Patients after CAR T-cell therapy or bispecific antibodies need instructions about fever, neurologic changes, caregiver monitoring, driving restrictions, proximity to treatment center if required, infection precautions, and emergency presentation. Caregivers should know that confusion, tremor, seizure, severe sleepiness, hypotension symptoms, or breathing trouble requires urgent contact. Written instructions reduce missed details during stressful transitions.

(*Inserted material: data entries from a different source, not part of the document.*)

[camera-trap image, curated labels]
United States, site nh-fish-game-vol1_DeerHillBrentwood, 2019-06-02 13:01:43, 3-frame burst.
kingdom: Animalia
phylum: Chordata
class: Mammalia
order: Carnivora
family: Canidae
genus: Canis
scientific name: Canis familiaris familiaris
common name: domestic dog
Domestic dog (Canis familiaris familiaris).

Documentation And Reassessment
Document baseline and current symptoms, therapy type and date, severity grade elements, vital signs, neurologic findings, stool count, oxygen needs, provider notification, orders, patient response, and education. Reassessment is essential because CRS and ICANS can worsen quickly. The safest OCN response links recognition to action: assess severity, follow protocol, escalate early, avoid masking symptoms without direction, and continue reassessment.
A patient on pembrolizumab reports six watery stools per day with cramping. What is the best nursing action?
A day 3 CAR T-cell therapy patient develops fever, new oxygen requirement, and confusion. What syndrome must the nurse urgently consider?
Which teaching point is most important for a patient receiving immune checkpoint inhibitor therapy?